In Baton Rouge, more than 19 inches of rain fell in 15 hours. In Watson, La., northeast of Baton Rouge, more than 31 inches of rain fell. The flooding destroyed or damaged at least 60,000 homes in 20 parishes. State officials estimate the damages will exceed $20 billion, making the 500-year flood event one of the worst disasters to strike the United States since Hurricane Sandy in 2012.
Many people have compared the flooding to that caused by Hurricane Katrina, which struck New Orleans on Aug. 29, 2005.
BGCO DR Director Sam Porter said it is comparable, but different.
“This event didn’t have a 21-foot storm surge, or 130 mile-per-hour winds, but the devastation to the number of homes truly is comparable to Hurricane Katrina,” Porter agreed. “On Aug. 22, emergency management officials said 88,000 families had applied for assistance. So, if you have around 65,000 homes destroyed, you have 23,000 other people who probably lived in apartments or condos who need help.”
And, while it still may be days before the water recedes in most areas for the recovery process to begin, some work has begun.
“Family members and friends have already begun to gut out hundreds of homes,” Porter said, “but we’re there for those who have no family and no friends, and who cannot get it done themselves. Our job is to be there for those who cannot help themselves, or, sad to say, have no one else who cares enough to help them. Doing it takes a lot of hard work.”
Porter pointed out that Istruma has 160 member families who have their homes under water.
“And, 80 percent of the people whose homes are flooded didn’t have insurance because their homes had never flooded before,” he said.
Oklahoma’s trained mud-out volunteers are on site, he added, and he was pleased to note that others are responding.
“We have had several churches call who have not participated in DR before wanting to come and be a part.
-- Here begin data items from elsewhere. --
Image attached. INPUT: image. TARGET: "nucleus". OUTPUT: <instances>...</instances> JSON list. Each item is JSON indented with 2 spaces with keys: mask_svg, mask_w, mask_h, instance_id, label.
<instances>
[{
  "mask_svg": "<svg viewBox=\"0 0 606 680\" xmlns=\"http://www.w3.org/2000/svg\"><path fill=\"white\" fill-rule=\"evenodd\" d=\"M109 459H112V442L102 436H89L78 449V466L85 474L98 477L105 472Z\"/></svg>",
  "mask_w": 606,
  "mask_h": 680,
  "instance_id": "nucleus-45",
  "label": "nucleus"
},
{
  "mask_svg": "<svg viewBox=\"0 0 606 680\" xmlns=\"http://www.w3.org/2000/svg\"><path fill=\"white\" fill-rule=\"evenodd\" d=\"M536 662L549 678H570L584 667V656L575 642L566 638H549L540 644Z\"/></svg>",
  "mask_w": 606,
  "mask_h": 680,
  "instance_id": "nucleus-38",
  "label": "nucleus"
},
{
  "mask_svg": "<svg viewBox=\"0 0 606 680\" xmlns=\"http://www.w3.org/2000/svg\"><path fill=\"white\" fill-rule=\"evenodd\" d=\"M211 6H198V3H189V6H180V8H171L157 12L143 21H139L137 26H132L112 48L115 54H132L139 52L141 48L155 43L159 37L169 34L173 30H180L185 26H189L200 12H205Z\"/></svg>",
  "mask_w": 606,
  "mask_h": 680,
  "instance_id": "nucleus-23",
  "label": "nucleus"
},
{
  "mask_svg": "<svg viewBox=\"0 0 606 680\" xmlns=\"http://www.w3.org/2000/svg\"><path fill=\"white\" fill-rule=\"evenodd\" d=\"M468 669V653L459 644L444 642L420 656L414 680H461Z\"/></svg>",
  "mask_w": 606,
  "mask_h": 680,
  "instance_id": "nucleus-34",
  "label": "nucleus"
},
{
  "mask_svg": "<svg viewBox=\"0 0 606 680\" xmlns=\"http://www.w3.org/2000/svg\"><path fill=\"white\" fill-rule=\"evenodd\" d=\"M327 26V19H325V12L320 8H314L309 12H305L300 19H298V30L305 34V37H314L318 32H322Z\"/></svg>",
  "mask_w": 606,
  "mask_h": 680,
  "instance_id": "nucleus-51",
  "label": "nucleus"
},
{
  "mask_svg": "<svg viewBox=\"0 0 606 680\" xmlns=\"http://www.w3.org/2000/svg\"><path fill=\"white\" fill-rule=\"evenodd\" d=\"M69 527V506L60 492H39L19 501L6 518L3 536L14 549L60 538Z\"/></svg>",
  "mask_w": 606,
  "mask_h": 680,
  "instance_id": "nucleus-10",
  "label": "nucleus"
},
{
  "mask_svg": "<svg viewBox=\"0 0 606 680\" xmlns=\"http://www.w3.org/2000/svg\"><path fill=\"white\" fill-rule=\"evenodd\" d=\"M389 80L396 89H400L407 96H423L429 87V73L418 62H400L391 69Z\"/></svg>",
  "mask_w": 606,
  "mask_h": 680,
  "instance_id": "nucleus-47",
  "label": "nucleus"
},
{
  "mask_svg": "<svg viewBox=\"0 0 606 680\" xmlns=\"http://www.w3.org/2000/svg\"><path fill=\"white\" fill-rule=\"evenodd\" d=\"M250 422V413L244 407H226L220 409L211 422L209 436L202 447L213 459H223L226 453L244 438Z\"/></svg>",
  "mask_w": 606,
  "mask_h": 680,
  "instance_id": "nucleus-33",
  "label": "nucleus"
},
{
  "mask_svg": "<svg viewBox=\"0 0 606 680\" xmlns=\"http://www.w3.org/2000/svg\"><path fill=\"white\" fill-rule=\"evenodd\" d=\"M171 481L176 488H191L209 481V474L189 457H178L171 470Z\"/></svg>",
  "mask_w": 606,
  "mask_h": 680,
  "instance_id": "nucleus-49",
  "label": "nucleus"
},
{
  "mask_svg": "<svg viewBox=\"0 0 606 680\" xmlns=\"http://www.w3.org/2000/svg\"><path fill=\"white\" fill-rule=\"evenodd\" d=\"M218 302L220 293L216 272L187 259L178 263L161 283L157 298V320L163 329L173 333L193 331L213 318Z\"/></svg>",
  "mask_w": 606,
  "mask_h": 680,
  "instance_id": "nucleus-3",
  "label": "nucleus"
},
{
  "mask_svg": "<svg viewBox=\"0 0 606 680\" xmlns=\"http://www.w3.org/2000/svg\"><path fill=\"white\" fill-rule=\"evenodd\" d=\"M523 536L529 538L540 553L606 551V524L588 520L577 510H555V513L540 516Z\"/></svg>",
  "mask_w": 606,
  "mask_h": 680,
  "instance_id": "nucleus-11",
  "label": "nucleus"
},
We welcome that. That shows compassion; when people see desperation in a situation, they become willing to step up,” Porter said. “Mud-out/debris removal and flood recovery is something Spontaneous Unsolicited Volunteers (SUVs) can do. We don’t let them run chainsaws or help with cooking because our volunteers have gone through a food-handling course to do that. But, it is something that just about anyone can do without special training.”
Porter said some Baptist Collegiate Ministries have indicated a willingness to send teams to Baton Rouge in late September.
“Also, the Labor Day weekend will be a great opportunity for people to go for a short time, and we will make that happen,” he said.
The task will only become greater, Porter believes.
“Ever since our team arrived, the number of meals they have prepared has increased by 1,000 each day and I believe we will be above 20,000 soon just because more people are getting out and seeing the Red Cross Emergency Response Vehicles (ERV) driving through their area, and the ERV drivers come back empty and report people they weren’t able to give food to,” he said. “We’re supplying about 20 ERVs every day.”
In addition to the number of homes affected, an estimated 60 Southern Baptist churches have been destroyed or damaged, along with the homes of 20 or more pastors—many without flood insurance.
David Hankins, executive director of the Louisiana Baptist Convention, recounted in the Convention’s newsjournal, the Baptist Message, “… we dealt with historic flooding in March across northern and western parts of our state. Volunteers from across Louisiana, as well as our Baptist brethren from a dozen or more state conventions, responded to the need. All told, volunteers spent 80 days assisting victims during the spring floods—and here we go again.”
Twenty-two Louisiana Baptist churches are serving as mobile feeding centers; hosting disaster relief volunteers; serving as shelters for evacuees; responding to mud-out requests for areas where waters have receded; distributing food, water, clothing and other essentials to sustain families displaced by the flooding; providing mobile shower units; and performing training for “walk-up” volunteers.
In addition to Oklahoma, the first wave of Southern Baptist Disaster Relief teams also came from Alabama, Arkansas, Mississippi, Missouri, the Southern Baptists of Texas Convention and Tennessee to come alongside Louisiana Baptists for the immediate crisis and long-term recovery response.